[Numpy-discussion] masked and missing values, a historical perspective and some comments

Pierre GM pgmdevlist at gmail.com
Wed May 16 06:22:51 EDT 2012


All,

I’ve been fairly quiet on the various missing/masked values proposals,
sorry about that. I figured I would take the opportunity of Travis O.’s
deadline of Wed. 16th to put some aspects of numpy.ma in a semi-historical,
semi-personal perspective. Apologies in advance if I misrepresent some
aspects, I count on our archivists to set the record straight when needed.
Let it be also known that I haven't had any time to play with the new NA
implementation...

Once upon a time...

-------------------

numpy.ma was developed on top of Paul Dubois’ implementation for Numeric
and its adaptation to Numarray. Originally a masked array was its own
object, the combination of a regular ndarray (the `.data`) and its `.mask`
counterpart, a boolean ndarray with the same shape as the `.data`. Two
special values were also defined, `nomask`, a flag in practice equal to
False indicating that no item was masked in the `.data` array and `masked`,
representing an item being missing or ignored in the `.data`. The `.mask`
had either `True` items (if the corresponding item in the `.data` was
missing or ignored, ie was `masked`) or `False` items otherwise. Nothing
surprising here.

I started to use numpy to analyze hydroclimatic datasets that are often
incomplete: for some reasons or another, data wasn’t recorded for some
period of time, and I wanted to take this aspect into account.
Maskedarrays-as-objects met my needs until I tried to create a subclass…
After unsuccessful attempts, doubtlessly due to my inexperience, I came to
the realization that most of the issues I was experiencing could perhaps be
solved by making the MaskedArray class a subclass of ndarray.

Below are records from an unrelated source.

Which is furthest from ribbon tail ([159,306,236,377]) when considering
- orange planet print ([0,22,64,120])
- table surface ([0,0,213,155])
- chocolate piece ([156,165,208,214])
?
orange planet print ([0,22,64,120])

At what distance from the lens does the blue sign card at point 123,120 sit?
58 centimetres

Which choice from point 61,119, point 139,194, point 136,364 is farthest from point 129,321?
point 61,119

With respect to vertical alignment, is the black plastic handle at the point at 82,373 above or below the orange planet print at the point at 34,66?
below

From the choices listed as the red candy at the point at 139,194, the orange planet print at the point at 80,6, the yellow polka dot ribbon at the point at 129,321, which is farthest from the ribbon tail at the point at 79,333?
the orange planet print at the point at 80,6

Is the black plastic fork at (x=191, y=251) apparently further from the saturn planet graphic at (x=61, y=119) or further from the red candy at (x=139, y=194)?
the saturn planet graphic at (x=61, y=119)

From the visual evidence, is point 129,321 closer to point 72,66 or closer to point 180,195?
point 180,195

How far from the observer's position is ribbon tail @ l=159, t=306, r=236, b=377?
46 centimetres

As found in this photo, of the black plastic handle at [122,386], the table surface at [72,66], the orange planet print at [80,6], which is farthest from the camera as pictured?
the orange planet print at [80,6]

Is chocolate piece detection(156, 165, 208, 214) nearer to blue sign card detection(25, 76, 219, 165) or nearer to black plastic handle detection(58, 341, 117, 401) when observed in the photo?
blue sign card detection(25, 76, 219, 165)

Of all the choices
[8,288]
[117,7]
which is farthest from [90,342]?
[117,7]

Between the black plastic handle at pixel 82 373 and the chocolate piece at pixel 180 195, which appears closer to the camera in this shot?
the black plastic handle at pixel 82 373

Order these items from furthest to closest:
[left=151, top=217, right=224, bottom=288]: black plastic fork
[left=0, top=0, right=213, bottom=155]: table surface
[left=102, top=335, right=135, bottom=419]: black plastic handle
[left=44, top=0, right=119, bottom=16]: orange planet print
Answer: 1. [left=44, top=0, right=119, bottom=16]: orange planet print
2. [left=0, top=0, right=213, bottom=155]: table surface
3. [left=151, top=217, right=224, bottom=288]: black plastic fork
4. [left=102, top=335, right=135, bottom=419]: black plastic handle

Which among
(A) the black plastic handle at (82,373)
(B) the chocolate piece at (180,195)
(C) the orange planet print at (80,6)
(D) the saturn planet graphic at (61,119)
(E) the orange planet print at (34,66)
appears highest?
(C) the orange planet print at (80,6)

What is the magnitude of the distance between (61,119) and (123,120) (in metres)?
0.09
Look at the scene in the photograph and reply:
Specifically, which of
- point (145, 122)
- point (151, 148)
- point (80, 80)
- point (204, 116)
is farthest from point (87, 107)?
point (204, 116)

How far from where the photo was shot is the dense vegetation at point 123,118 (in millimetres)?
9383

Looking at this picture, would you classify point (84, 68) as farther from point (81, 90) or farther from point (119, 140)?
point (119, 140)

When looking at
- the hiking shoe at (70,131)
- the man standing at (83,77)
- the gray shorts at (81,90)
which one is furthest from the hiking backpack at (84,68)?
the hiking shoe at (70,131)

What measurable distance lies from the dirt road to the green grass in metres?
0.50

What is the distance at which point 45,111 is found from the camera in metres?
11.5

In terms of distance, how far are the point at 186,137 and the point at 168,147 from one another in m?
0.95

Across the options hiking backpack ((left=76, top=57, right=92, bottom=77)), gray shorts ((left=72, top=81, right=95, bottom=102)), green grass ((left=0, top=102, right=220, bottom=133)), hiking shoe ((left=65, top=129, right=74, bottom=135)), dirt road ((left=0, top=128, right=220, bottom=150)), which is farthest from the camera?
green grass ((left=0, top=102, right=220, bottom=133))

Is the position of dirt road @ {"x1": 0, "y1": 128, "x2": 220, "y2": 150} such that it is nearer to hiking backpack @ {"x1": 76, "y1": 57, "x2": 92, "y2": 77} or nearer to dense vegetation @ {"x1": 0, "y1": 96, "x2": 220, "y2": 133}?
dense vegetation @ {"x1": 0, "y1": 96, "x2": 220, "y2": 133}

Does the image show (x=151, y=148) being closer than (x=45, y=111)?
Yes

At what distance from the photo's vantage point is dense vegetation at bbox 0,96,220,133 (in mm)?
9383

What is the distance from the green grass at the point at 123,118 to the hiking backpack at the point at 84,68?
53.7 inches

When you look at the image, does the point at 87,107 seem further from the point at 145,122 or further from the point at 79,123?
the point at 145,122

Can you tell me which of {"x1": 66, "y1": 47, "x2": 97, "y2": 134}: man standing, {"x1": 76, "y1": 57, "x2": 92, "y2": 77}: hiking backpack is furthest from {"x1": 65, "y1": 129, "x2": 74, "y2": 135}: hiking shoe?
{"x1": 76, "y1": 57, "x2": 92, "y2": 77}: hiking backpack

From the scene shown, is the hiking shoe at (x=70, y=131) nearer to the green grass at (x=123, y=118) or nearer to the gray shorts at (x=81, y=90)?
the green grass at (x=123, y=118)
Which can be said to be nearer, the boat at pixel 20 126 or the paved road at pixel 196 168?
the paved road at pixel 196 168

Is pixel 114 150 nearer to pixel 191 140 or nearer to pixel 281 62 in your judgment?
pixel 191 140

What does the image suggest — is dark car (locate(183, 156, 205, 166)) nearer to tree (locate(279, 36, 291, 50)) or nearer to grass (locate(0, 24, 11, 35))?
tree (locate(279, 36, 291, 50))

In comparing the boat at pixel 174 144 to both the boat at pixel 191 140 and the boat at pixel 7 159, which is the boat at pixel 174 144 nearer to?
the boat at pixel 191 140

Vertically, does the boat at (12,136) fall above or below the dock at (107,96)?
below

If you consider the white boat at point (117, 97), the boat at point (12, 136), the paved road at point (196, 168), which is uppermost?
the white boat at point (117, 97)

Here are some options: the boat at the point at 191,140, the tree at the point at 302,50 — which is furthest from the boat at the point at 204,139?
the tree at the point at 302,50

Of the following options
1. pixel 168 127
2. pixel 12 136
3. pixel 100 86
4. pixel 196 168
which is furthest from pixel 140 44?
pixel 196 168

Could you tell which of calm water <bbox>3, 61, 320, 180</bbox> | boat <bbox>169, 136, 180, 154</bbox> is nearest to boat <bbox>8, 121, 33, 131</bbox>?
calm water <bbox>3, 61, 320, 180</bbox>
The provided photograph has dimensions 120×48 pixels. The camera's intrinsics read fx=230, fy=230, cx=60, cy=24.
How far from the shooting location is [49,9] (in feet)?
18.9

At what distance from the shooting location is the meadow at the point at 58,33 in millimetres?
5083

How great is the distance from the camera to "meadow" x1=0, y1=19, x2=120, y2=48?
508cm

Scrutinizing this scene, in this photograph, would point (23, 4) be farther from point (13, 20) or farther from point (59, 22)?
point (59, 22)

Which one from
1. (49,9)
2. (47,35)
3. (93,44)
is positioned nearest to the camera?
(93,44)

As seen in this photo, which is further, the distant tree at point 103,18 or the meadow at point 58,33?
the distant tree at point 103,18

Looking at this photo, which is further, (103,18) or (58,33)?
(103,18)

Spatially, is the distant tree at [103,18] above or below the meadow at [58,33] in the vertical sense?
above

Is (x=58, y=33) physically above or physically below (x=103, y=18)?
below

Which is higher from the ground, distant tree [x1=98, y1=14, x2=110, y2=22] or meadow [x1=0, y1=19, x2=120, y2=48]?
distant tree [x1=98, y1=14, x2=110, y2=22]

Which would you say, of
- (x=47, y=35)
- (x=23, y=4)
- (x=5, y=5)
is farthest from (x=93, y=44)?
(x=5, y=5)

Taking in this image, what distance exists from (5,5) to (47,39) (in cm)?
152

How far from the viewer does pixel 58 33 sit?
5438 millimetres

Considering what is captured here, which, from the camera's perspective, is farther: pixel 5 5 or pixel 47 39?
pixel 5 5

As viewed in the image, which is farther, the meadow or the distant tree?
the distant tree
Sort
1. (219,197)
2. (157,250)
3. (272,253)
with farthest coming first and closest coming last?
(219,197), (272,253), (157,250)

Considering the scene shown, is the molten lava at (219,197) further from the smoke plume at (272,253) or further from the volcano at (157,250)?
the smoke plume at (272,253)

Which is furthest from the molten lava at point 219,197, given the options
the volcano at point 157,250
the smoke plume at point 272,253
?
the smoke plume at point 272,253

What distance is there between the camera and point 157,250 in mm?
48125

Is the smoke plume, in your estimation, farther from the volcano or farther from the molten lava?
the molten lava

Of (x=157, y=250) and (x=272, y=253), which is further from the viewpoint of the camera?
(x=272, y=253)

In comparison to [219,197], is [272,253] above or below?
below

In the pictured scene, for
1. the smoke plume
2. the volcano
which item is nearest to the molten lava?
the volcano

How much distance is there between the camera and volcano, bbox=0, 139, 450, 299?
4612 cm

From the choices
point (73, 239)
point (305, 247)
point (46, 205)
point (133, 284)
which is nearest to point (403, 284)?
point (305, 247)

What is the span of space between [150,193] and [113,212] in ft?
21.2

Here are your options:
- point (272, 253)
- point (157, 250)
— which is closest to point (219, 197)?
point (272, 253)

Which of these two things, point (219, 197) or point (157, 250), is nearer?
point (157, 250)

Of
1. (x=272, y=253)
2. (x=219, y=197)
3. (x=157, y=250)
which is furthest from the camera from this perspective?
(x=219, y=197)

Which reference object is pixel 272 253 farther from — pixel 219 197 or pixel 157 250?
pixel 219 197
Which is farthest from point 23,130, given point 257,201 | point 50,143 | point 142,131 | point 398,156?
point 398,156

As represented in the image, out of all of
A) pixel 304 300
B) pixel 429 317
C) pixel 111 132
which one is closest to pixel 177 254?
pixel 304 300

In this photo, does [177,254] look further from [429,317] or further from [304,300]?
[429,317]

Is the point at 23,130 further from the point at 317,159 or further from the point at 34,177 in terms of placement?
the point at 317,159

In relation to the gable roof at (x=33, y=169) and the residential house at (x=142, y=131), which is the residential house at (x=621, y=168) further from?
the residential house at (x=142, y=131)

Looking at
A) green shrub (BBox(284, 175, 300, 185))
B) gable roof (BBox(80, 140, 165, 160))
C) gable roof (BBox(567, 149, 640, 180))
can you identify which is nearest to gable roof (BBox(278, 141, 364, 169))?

The new implementation followed the original one as much as possible, for
compatibility of course but also because I felt that there must have been
some pretty good reasons for why things were coded the way they were, if I
couldn’t exactly see why at the time. For example, the `nomask` flag, the
`fill value` concept, the shared mask approach were kept, as well as the
MaskedUnary/MaskedBinary/DomainBinaryOperations layers. On that regard,
actually, there have been some modifications. Initially, the `.mask` of the
output was computed first (from the `.mask` of the input(s) and a validity
domain, if any), and the non-masked part filled accordingly. This approach
worked well in most cases but turned out to be problematic in some domained
operations: finding the domain of np.pow in particular required too many
tests. Therefore, the most efficient (well, least inefficient) approach was
to compute first the output `.data` and then its mask from the input masks
and the invalid results. An ugly hack, yes, but which was deemed necessary
with a pure Python implementation.

Paul Dubois had confided during an email exchange that if things had been
different, he would have coded MaskedArrays in C. I would have done the
same thing if I could speak C (I'm still slowly learning it). I even
considered Cython for a while, but never managed to subclass a ndarray
(things may have changed now, it's been a while since I last tried).

<tl;dr>

I think that most of the current issues with numpy.ma come from the fact
that it's pure Python. The API itself hasn't really changed since the very
beginning of Numeric, even if it has been improved (e.g. to support
structured type) and the original masked-array-as-an-object concept has
been replaced by a subclass of ndarray. IMHO, most of the overhead would be
compensated by a lower-level implementation.

In any case, numpy.ma is currently in pure Python and therefore suboptimal.
For this reason, I always considered it mostly as a convenience module for
simple problems; for more elaborate ones, I advised to manipulate the
`.data` and `.mask` (actually, the `._data` and `._mask`...) independently,
at least till we come with a more efficient solution.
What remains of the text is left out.